■ ELENCO COMPITI
1. Rispondi a queste domande sul testo dedicato ai Drive She Said:
(a) In che anno è stato fondato il gruppo?
(b) Con quali due band aveva suonato Mark Mangold tra gli anni '70 e gli anni '80?
(c) Di quale artista è la hit internazionale del 1987 scritta da Mangold insieme a Michael Bolton?
2. Prosegui il testo sulla storia dei Drive She Said a partire dall'ultima frase riportata.

■ TESTO DELLA PAGINA

────────────────

I Drive She Said sono un gruppo musicale statunitense AOR fondato nel 1988 da Al Fritsch e Mark Mangold[1].

Storia del gruppo[modifica | modifica wikitesto]

Origini e contesto[modifica | modifica wikitesto]

Sul finire degli anni '80 Mark Mangold vedeva davanti a se una florida carriera come compositore ed arrangiatore per altri artisti, dopo aver suonato tra i '70 e gli '80, prima con gli American Tears e poi con i Touch, storici rappresentanti del melodic rock statunitense. In questo periodo aveva infatti già suonato le tastiere con Michael Bolton con cui scrive anche una hit internazionale di Cher del 1987[2]. Aveva composto brani per Tone Norum, Fiona, Jennifer Rush e Benny Mardones[1]. Nonostante queste premesse Mangold non abbandona l'idea di formare una propria band[1].

────────────────

■ DATI FORNITI
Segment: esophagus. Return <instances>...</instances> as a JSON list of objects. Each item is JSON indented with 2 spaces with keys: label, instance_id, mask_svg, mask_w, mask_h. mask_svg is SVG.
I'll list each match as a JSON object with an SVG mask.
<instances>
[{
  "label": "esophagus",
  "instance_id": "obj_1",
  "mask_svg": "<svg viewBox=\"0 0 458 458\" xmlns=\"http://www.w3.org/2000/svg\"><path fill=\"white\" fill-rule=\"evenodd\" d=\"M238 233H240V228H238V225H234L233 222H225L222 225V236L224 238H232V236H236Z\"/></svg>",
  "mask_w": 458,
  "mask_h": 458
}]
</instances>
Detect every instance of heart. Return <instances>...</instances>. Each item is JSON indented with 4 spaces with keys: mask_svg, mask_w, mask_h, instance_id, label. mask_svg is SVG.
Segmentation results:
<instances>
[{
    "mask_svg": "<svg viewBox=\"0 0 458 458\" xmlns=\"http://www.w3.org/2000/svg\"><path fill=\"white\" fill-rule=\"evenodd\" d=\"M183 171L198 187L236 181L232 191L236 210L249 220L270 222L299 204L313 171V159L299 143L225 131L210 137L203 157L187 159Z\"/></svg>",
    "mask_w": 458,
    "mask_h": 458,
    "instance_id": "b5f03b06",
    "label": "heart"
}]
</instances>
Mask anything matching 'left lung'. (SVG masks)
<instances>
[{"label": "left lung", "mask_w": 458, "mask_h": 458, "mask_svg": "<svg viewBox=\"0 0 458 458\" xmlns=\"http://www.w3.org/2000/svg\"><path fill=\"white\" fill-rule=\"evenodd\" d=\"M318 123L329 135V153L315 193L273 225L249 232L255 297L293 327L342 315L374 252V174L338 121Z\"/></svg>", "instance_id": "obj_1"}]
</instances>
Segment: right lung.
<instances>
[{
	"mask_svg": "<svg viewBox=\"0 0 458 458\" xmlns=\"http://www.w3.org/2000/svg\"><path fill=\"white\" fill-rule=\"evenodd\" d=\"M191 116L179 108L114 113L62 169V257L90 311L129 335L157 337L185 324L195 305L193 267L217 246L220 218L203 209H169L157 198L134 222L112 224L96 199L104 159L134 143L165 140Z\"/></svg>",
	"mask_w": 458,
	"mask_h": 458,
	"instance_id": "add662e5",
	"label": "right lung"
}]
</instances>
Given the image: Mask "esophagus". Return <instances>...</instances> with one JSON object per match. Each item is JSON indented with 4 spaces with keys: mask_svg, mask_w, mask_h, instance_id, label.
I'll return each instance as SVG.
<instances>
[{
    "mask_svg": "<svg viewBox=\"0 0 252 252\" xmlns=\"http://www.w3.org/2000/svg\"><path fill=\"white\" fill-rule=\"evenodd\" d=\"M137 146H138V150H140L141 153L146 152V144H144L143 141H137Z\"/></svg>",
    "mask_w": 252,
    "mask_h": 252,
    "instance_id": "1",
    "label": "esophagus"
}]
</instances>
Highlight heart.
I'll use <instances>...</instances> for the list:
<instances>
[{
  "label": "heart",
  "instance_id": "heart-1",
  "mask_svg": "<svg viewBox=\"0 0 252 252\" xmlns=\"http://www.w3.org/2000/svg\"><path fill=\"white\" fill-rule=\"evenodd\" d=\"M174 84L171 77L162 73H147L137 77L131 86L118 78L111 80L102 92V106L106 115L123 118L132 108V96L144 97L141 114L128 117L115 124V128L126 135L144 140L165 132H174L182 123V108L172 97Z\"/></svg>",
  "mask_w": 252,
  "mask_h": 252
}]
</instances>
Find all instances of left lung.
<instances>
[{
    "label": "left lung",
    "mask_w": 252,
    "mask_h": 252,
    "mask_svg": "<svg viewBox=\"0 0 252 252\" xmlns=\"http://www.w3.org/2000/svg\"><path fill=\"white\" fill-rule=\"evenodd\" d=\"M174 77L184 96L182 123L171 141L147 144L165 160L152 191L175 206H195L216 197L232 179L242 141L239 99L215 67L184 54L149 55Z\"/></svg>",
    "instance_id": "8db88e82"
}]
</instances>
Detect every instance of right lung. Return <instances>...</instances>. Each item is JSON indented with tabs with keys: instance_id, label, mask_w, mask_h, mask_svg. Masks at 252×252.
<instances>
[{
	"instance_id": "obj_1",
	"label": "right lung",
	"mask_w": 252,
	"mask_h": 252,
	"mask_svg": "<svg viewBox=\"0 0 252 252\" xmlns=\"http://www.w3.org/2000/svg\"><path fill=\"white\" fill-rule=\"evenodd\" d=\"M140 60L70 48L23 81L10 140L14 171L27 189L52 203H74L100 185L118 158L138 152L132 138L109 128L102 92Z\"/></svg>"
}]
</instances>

────────────────

■ RISPOSTE IN ORDINE
1.
(a) Nel 1988.
(b) Prima con gli American Tears e poi con i Touch.
(c) Di Cher.

2.
1988-1993: Il primo periodo dei Drive, She Said[modifica | modifica wikitesto]

Nel 1988 Mark Mangold si unisce al cantante e chitarrista Al Fritsch e danno vita al progetto Drive She Said. Per il debutto della band, Mangold e Fritsch decidono di autoprodurre la registrazione di un album con l'aiuto di amici e musicisti come Bob Kulick, Kenny Aaronson, Fiona ed Aldo Nova[2][3]. È poi la CBS a produrre il mixaggio e la post produzione, mettendo il duo sotto contratto. Ne esce così l'album omonimo nel 1989, che vedeva una miscela di pop rock, AOR ed heavy rock molto apprezzata dalla critica specializzata che considerò Al Fritsch come uno dei migliori cantanti di quegli anni[1], riscuotendo anche buone vendite[4].

Nel 1991 i Drive She Said passarono alla britannica Music for Nations e pubblicano l'album Drivin' Whell sempre con l'aiuto di Tony Bruno e Aldo Nova e con, fra glia altri, Ray DeTone e Paul StJames. L'album, da cui vennero tratti i singoli "When You Love Someone" e "Think of Love", ebbe un notevole successo commerciale soprattutto grazie a quest'ultimo brano[5] che entrò in rotazione su diversi canali televisivi come MTV e Super Channel[6]. All'album seguirono poi i tour, prima in Gran Britannia con gli FM i poi in Germania con gli UFO. L'album divenne di culto nell'ambito dell'AOR degli anni successivi[7].

Per il terzo album Mangold e Fritsch chiamano il batterista Chuck Bonfante (precedentemente con i Saraya) e Dave Santos al basso e il gruppo arriva ad avere una formazione fissa. Ne viene fuori l'album Excelerator (Music for Nations, 1992)[5]. Ma fu dopo quest'album che il duo abbandonò il progetto per dedicarsi ad altro.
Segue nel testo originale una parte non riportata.